- Picture taken from Interpol website
- Born: 14 June 1969 (age 57) Le Bardo, Tunisia
- Occupation: Ex-marketing manager
- Criminal status: At large
- Criminal charge: 16 charges including possessing cocaine and selling ecstasy
- Penalty: 24 years in jail and 20 strokes of the cane

= Guiga Lyes Ben Laroussi =

Guiga Lyes Ben Laroussi (Note: According to Interpol website, Guiga is his surname.) (born on 14 June 1969, in Le Bardo, Tunisia) is an international fugitive wanted by the Singaporean government for drug trafficking.

==Background==
Guiga was the marketing manager at Bobby Rubino's restaurant in Singapore. Central Narcotics Bureau officers had Guiga under surveillance for two months and spotted him several times meeting suspected drug users outside pubs in popular nightspot areas, such as Mohamed Sultan. In the first-ever raid of a cocaine syndicate ring in Singapore in October 2004, which resulted in the arrest of 23 members including wealthy locals and high-profile expatriates, Guiga was claimed by the police to be the link man of the ring. He was charged with 16 charges including possessing 25.2 g of cocaine and selling ecstasy to Dutch businessman Petrus Van Wanrooij. Guiga's girlfriend Mariana Abdullah was charged with drug-related offence as well.
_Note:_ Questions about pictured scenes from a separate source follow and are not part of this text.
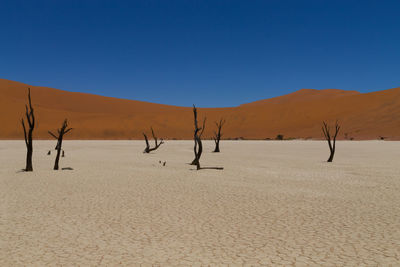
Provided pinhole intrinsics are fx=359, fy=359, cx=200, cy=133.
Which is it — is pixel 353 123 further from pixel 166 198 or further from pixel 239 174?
pixel 166 198

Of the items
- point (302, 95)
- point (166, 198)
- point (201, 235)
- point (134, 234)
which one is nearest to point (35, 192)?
point (166, 198)

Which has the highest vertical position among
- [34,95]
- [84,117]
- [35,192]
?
[34,95]

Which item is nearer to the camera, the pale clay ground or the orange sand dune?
the pale clay ground

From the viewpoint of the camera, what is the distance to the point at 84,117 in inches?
3433

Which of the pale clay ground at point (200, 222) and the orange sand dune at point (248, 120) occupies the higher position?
the orange sand dune at point (248, 120)

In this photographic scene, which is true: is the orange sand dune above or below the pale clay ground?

Guiga faced 24 years in jail and 20 strokes of the cane under a plea bargain arrangement he was considering. He failed to appear in court on February 23, 2005, when he was due to appear to give his plea over the charges. Judge F.G. Remedios issued a warrant for his arrest and said his bail fee of S$280,000 (US$170,000) had been forfeited. Since Guiga's passport had been impounded as part of bail conditions, it is unclear how he managed to flee the country. Guiga was subsequently listed by Interpol as a fugitive. A possible link to the Gambino crime family, who at the time was known to be laundering money through various Bobby Rubino locations, is one possible explanation of how Guiga was able to elude authorities.